In Tumkur district of Karnataka (close to the state Capital – Bangalore), a spate of 10 peasant suicides in the year 2011 has prompted some alarm over an issue affecting millions more peasants who are still alive and struggling. A group of us, that included six people in all, traveled to visit each of these families to understand the root causes of these suicides.

The beneficiaries of globalisation are MNC’s

The peasant families that we met typically had farm holdings consisting of a few acres of dry, rain-fed land. No one could afford irrigation facilities and these were clearly not being provided by the state. The main crop being grown were peanuts, and all the farmers stated that their crop had failed for the last few years. The main cause, they felt, was the drying up of existing water sources. Wells were drying up, the rains were getting sparser than before. When they tried going deeper they were only getting water with high fluoride content, which destroyed the fertility of their farms. Many of them had spent tens of thousands of rupees digging bore wells which failed, incurring huge debts as a result.

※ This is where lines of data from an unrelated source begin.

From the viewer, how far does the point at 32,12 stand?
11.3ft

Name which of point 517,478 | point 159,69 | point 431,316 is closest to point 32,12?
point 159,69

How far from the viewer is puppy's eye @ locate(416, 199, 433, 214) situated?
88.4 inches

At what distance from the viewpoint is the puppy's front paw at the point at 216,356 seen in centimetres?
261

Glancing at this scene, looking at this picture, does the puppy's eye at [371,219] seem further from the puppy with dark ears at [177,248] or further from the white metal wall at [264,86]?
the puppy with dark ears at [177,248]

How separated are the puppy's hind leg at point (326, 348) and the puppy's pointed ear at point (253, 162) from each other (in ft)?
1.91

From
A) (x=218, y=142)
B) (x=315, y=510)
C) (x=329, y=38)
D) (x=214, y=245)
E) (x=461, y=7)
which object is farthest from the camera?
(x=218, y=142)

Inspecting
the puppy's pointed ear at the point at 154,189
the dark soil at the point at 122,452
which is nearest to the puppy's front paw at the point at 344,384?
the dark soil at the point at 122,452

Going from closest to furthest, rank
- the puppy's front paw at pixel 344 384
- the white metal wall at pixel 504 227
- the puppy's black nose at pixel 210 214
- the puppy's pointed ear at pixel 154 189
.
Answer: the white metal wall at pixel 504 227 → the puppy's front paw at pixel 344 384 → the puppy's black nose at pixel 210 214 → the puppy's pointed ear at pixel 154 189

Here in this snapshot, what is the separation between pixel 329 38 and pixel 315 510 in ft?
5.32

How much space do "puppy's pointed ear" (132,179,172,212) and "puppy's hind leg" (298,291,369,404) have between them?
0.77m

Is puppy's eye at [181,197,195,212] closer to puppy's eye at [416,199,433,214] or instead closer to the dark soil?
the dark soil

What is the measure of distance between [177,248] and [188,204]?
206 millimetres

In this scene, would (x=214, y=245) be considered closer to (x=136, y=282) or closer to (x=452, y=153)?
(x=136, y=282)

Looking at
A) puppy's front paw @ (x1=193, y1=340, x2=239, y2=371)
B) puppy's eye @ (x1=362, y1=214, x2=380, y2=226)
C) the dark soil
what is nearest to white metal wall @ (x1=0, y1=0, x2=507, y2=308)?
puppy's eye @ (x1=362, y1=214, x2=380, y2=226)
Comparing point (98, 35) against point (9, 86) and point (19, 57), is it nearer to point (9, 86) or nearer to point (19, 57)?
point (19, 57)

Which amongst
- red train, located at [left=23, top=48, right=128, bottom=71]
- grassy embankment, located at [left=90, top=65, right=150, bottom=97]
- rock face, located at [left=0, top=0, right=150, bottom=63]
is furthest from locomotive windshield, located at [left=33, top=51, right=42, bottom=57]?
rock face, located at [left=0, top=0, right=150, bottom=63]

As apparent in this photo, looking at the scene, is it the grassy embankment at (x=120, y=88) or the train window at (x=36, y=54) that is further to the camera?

Down with Neo- liberalism which is impoverishing the peasantry and the urban poor!

In some cases, the farmers were also being cheated in an ingenious way by multinational companies growing Gherkins. These companies covered all input costs, but compensated farmers for their labor in an arbitrary manner, based on claims that the Gherkins they grew were not up to their standards of size or shape. Since Gherkins are not consumed locally, they were at the mercy of the companies as their sole consumer and were bound to accept whatever sale price the companies fixed.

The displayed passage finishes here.